## WAS ERWARTET WIRD:
Schreibe alle folgenden Zeilen wortgetreu ab und lass dabei die Bilder weg.

____ DATENZEILEN

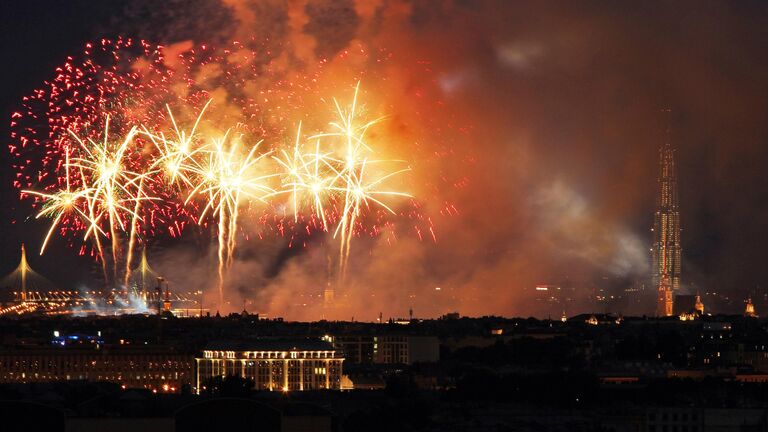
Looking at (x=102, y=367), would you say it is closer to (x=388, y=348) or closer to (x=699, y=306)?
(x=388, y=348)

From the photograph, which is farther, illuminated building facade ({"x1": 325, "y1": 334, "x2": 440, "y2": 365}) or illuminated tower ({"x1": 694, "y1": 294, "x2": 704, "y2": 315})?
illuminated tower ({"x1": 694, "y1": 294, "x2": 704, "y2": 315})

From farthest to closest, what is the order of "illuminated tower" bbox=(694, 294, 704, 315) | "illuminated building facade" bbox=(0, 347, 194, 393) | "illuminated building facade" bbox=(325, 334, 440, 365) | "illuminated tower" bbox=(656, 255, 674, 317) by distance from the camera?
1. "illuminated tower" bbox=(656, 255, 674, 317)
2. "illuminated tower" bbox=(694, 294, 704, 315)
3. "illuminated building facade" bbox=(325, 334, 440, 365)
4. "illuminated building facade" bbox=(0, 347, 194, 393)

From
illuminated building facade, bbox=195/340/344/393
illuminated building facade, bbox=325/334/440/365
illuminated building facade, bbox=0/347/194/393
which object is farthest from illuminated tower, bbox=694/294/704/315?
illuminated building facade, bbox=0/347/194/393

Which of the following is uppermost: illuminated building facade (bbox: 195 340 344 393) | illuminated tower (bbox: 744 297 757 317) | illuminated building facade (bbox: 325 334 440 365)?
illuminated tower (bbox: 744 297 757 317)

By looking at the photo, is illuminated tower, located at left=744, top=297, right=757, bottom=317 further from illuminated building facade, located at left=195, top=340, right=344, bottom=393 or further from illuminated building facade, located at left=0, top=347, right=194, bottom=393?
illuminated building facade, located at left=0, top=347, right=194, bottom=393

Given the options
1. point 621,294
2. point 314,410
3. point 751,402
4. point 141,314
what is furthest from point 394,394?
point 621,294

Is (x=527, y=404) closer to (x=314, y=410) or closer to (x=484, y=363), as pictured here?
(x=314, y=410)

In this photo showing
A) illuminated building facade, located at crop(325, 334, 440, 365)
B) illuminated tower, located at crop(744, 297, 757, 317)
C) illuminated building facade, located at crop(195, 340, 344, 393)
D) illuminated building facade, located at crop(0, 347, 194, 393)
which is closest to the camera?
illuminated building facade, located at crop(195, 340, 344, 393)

________

## VOLLSTÄNDIGE AUSGABE:
Looking at (x=102, y=367), would you say it is closer to (x=388, y=348) or closer to (x=699, y=306)?
(x=388, y=348)

From the photograph, which is farther, illuminated building facade ({"x1": 325, "y1": 334, "x2": 440, "y2": 365}) or illuminated tower ({"x1": 694, "y1": 294, "x2": 704, "y2": 315})?
illuminated tower ({"x1": 694, "y1": 294, "x2": 704, "y2": 315})

From farthest to closest, what is the order of "illuminated tower" bbox=(694, 294, 704, 315) | "illuminated building facade" bbox=(0, 347, 194, 393) | "illuminated building facade" bbox=(325, 334, 440, 365) | "illuminated tower" bbox=(656, 255, 674, 317) by distance from the camera?
1. "illuminated tower" bbox=(656, 255, 674, 317)
2. "illuminated tower" bbox=(694, 294, 704, 315)
3. "illuminated building facade" bbox=(325, 334, 440, 365)
4. "illuminated building facade" bbox=(0, 347, 194, 393)

From
illuminated building facade, bbox=195/340/344/393
illuminated building facade, bbox=325/334/440/365
illuminated building facade, bbox=0/347/194/393
which object is farthest from illuminated tower, bbox=694/294/704/315?
illuminated building facade, bbox=0/347/194/393

Which of the following is uppermost: illuminated building facade (bbox: 195 340 344 393) | illuminated tower (bbox: 744 297 757 317) | illuminated building facade (bbox: 325 334 440 365)?
illuminated tower (bbox: 744 297 757 317)

By looking at the photo, is illuminated tower, located at left=744, top=297, right=757, bottom=317 further from illuminated building facade, located at left=195, top=340, right=344, bottom=393 or further from illuminated building facade, located at left=0, top=347, right=194, bottom=393?
illuminated building facade, located at left=0, top=347, right=194, bottom=393

Given the options
1. point 621,294
2. point 314,410
3. point 751,402
4. point 141,314
what is furthest from point 394,394?
point 621,294

Is (x=527, y=404) closer to (x=314, y=410) or closer to (x=484, y=363), as pictured here?
(x=314, y=410)

In this photo showing
A) illuminated building facade, located at crop(325, 334, 440, 365)
B) illuminated tower, located at crop(744, 297, 757, 317)
C) illuminated building facade, located at crop(195, 340, 344, 393)
D) illuminated building facade, located at crop(0, 347, 194, 393)
which is closest to the camera?
illuminated building facade, located at crop(195, 340, 344, 393)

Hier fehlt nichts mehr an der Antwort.